■ Objective ■
Copy out every line of the data below without changing anything.

■ Entries ■
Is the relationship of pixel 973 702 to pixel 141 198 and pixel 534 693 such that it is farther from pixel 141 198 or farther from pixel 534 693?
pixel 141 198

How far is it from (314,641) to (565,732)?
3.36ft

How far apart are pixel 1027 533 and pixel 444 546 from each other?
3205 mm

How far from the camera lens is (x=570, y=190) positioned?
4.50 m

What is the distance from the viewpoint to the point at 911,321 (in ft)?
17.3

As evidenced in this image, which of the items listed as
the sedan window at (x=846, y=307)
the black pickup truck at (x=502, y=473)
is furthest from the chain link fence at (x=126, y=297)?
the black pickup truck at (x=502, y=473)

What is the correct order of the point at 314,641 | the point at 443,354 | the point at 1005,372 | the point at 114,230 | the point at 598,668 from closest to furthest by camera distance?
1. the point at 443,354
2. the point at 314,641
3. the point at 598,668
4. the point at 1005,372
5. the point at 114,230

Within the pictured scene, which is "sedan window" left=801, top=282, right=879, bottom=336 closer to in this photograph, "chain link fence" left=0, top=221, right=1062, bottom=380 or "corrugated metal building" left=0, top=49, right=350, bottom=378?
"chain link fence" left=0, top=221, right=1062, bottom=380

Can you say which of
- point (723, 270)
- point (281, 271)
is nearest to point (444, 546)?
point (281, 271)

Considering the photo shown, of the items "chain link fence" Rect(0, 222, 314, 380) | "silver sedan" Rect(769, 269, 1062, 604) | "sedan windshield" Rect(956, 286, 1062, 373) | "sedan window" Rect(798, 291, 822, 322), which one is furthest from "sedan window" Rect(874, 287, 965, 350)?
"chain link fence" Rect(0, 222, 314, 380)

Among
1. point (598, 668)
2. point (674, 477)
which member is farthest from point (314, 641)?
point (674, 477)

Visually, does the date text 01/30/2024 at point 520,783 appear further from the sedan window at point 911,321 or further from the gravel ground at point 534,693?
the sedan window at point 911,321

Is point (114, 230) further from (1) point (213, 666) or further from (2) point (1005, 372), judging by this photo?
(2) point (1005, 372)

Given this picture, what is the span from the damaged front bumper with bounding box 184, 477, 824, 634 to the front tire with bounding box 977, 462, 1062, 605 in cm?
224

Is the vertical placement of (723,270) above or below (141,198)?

■ The response ■
Is the relationship of pixel 973 702 to pixel 141 198 and pixel 534 693 such that it is farther from pixel 141 198 or farther from pixel 534 693?
pixel 141 198

How far is it from (314,641) to (565,732)?
3.36ft

How far apart are pixel 1027 533 and pixel 444 546 from each other?
3205 mm

How far from the camera lens is (x=570, y=190) positioned?
4.50 m

What is the distance from the viewpoint to the point at 911,321 (in ft)?
17.3

As evidenced in this image, which of the items listed as
the sedan window at (x=846, y=307)
the black pickup truck at (x=502, y=473)
is furthest from the chain link fence at (x=126, y=297)?
the black pickup truck at (x=502, y=473)

What is the correct order of the point at 314,641 | the point at 443,354 | the point at 1005,372 | the point at 114,230 | the point at 598,668 from closest to furthest by camera distance?
1. the point at 443,354
2. the point at 314,641
3. the point at 598,668
4. the point at 1005,372
5. the point at 114,230

Within the pictured scene, which is "sedan window" left=801, top=282, right=879, bottom=336 closer to in this photograph, "chain link fence" left=0, top=221, right=1062, bottom=380 or "corrugated metal building" left=0, top=49, right=350, bottom=378?
"chain link fence" left=0, top=221, right=1062, bottom=380

Can you say which of
- point (723, 270)
- point (281, 271)
is nearest to point (444, 546)?
point (281, 271)

Considering the photo shown, of the items "chain link fence" Rect(0, 222, 314, 380) | "silver sedan" Rect(769, 269, 1062, 604) | "sedan windshield" Rect(956, 286, 1062, 373) | "sedan window" Rect(798, 291, 822, 322), which one is furthest from "sedan window" Rect(874, 287, 965, 350)?
"chain link fence" Rect(0, 222, 314, 380)

Among
1. point (598, 668)
2. point (674, 477)
which member is farthest from point (314, 641)?
point (674, 477)

Visually, does the date text 01/30/2024 at point 520,783 appear further from the sedan window at point 911,321 or further from the gravel ground at point 534,693?
the sedan window at point 911,321

Is point (114, 230) further from (1) point (213, 666) or further from (2) point (1005, 372), judging by this photo?
(2) point (1005, 372)

Given this picture, what is the span from the damaged front bumper with bounding box 184, 477, 824, 634 to the front tire with bounding box 977, 462, 1062, 605 in cm?
224

Is the vertical placement of (723,270) above or below (141,198)?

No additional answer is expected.